Look out: Private lawsuits can be just as costly as federal HIPAA fines.
You might think you’re in the clear as long as you have a good grip on HIPAA requirements in your organization, but that may not always be the reality. A recent court case shows you could be held responsible for a business associate’s HIPAA violation.
Background: Led by former patient Shana Springer, Stanford Hospital & Clinics and two of its vendors faced a class action lawsuit for alleged privacy breaches of patients’ protected health information (PHI), violating California’s state privacy laws. The plaintiffs sought $20 million in damages, but the defendants recently settled the case for $4.1 million.
Multi-Specialty Collection Services (MSCS) was Stanford’s business associate (BA) and was named in the lawsuit, and then another BA contracting with MSCS, Corcino & Associates, was added to the complaint. The lawsuit alleged that Stanford and its BAs were responsible for disclosing the PHI of 20,000 emergency room patients. The BA had posted an Excel file online containing the PHI.
Because the BAs were at fault for the unpermitted disclosure, they will pay the majority of the settlement — about $3.3 million, reported attorney Elana Zana in a blog post for the Seattle-based law firm Ogden Murphy Wallace. But Stanford is still stuck paying out a whopping $500,000 toward a “vendor education fund” under the settlement agreement, as well as $250,000 in settlement administrative costs.
Why ‘No Fault’ Doesn’t Protect You
Keep in mind that this settlement arose strictly from violations of state privacy laws. The state and federal government investigated the incident and determined that Stanford was not at fault for the disclosure, stated Martie Ross, attorney and principal for Pershing Yoakley & Associates in a PYA Healthcare Blog post. Stanford received no penalties as part of the case.
Beware: “The risks of private lawsuits are real,” Ross warned. Just because HIPAA does not include a private cause of action doesn’t mean that patients cannot sue you under state law.
“Many states, like California, have privacy laws that allow a private individual to sue a party that violates that law,” Ross noted. “Additionally, an individual can bring a common law claim for negligence, alleging a HIPAA breach violates the standard of care.
Hidden trap: And now that HIPAA requires you to notify patients of breaches, there are more opportunities for affected patients to pursue private claims, Ross said. Attorneys may not care much about a single patient’s complaint, but breaches usually involve a larger number of patients. And this can lead to a class action lawsuit with a potentially large payout, which is enticing to plaintiffs’ attorneys.
“Looking at the facts as reported, it is hard to find anything Stanford did wrong,” Ross lamented. Stanford had an appropriate BA agreement (BAA) in place, “it had no notice of any prior wrongdoing by MSCS, it encrypted the data sent to MSCS, and it met its obligations with respect to mitigation and breach notification once the posting was discovered.”

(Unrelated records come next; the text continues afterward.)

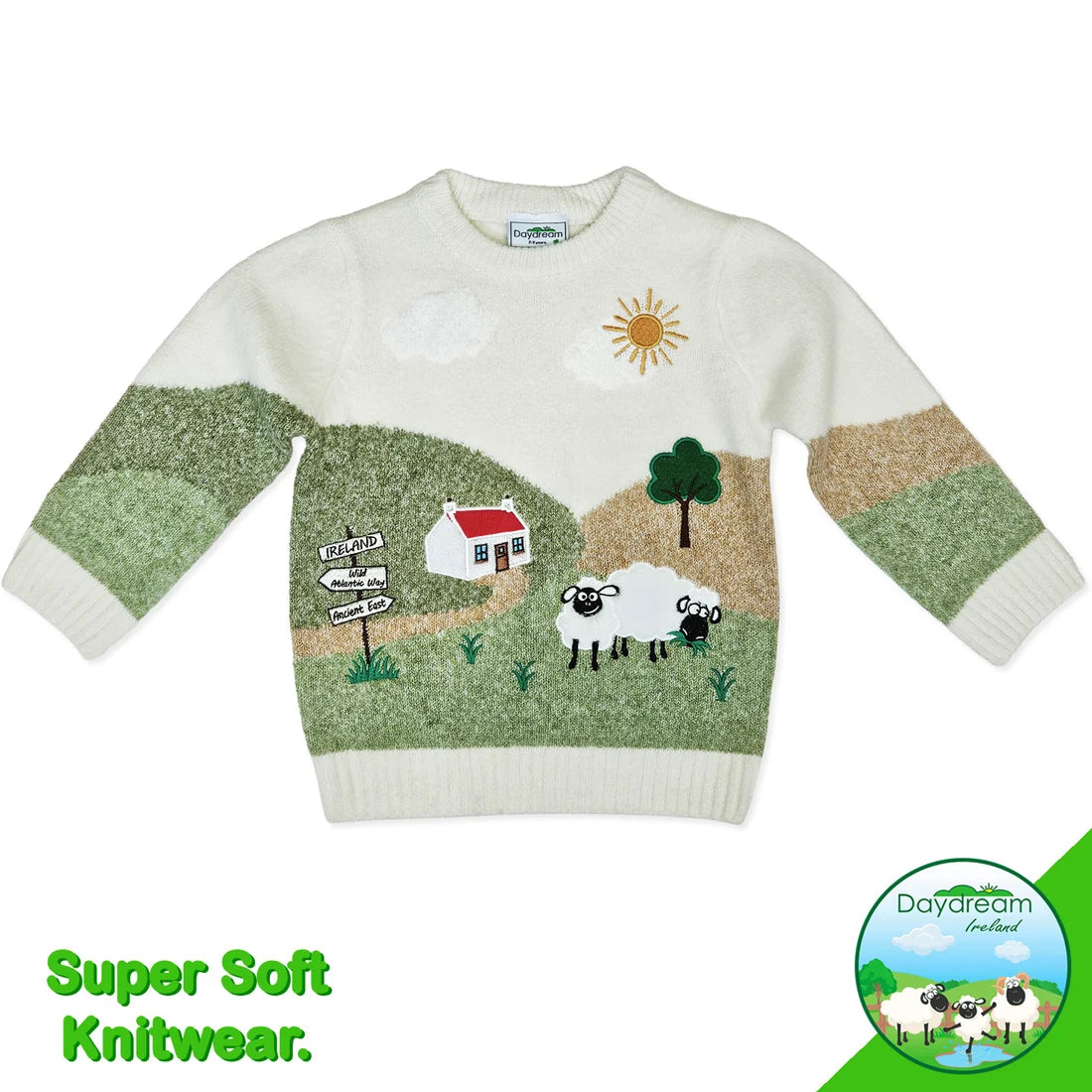 Children’s Irish Sheep Knitted Woollen Jumper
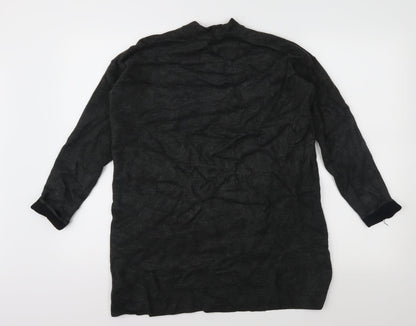Topshop Womens Grey  Knit Pullover Jumper Size 12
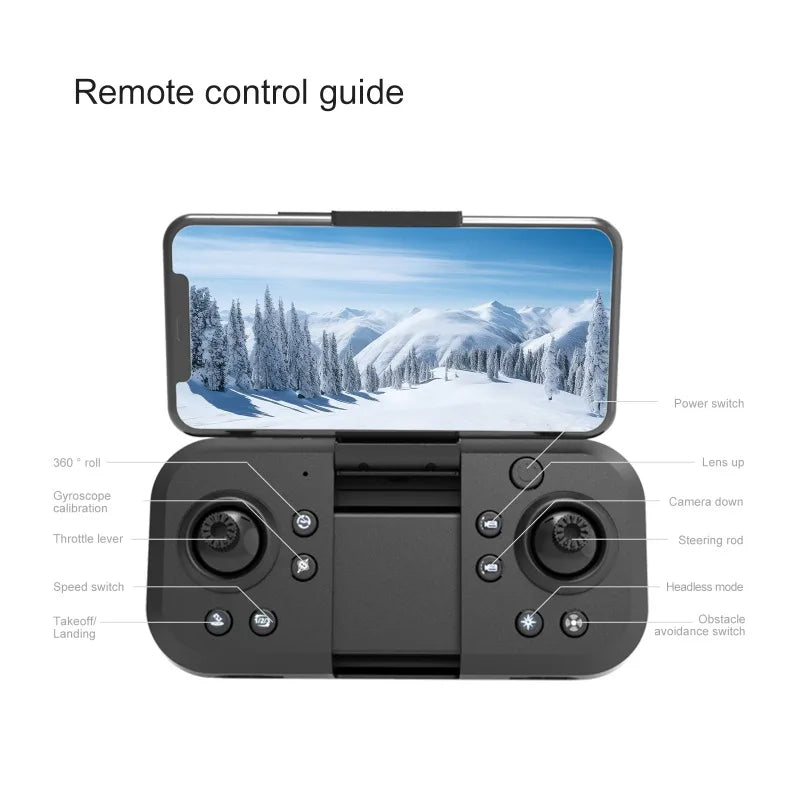 T2 Dual Battery Drone, 1800mAh, Brushless Motor Optical Flow Dual Camera Quadcopter RC Toys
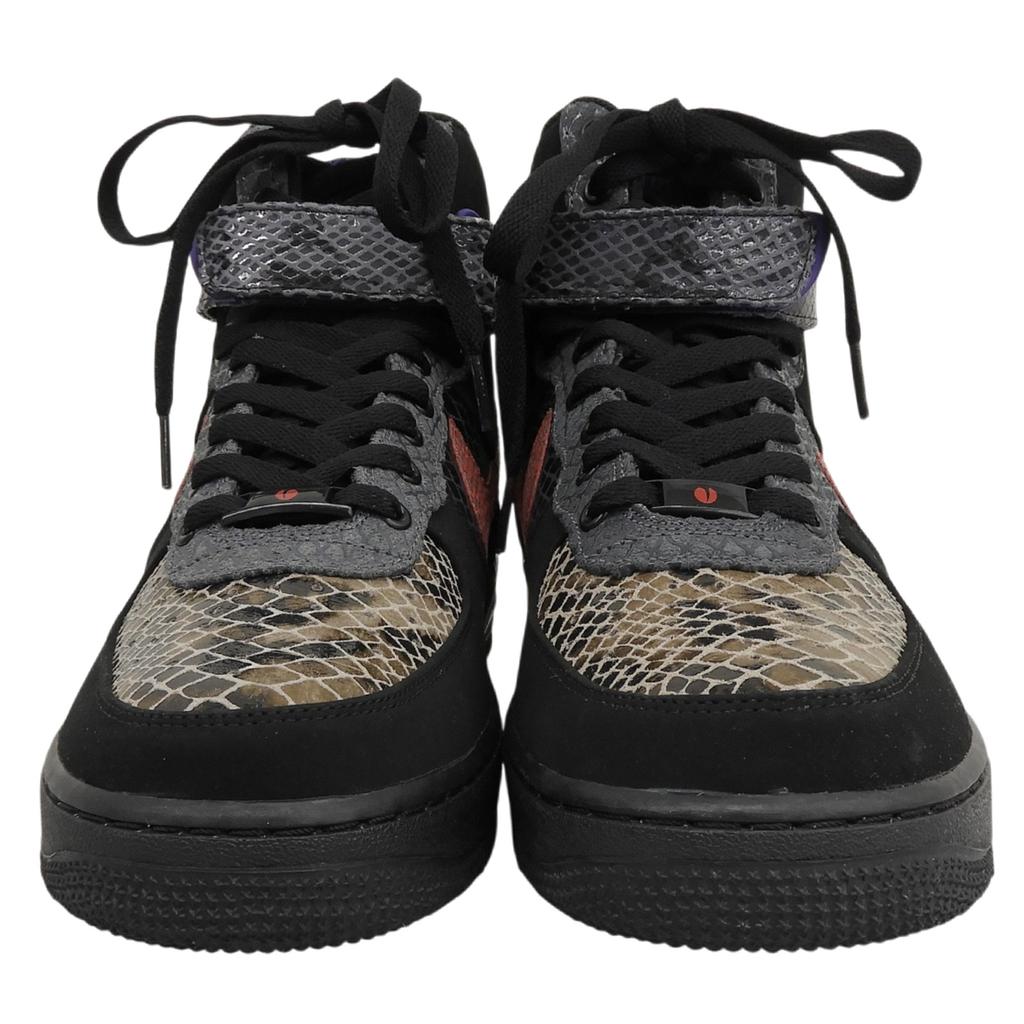 Pristine NIKE High cut sneakers black Natural leather mens 26cm 555107-001 Used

Stanford was even unaware of Corcino, which contracted with MSCS, and ultimately was directly responsible for the breach, Ross noted. “So why is Stanford paying out $750,000?”
“Not only is Stanford its brother’s keeper, it is also its brother’s brother’s keeper,” Ross said. Thanks to the HIPAA Omnibus Final Rule, there is now a greater emphasis on BAs’ and subcontractors’ responsibility to protect patient privacy.
Bottom line: “The major lesson to glean from this case is that covered entities should better investigate their vendors before transmitting PHI,” Zana stressed. “Meaning not just simply executing a Business Associate Agreement with an indemnification and insurance provision (though advisable), but also reviewing/evaluating their current security policies, staff training, use of subcontractors, and encryption standards.”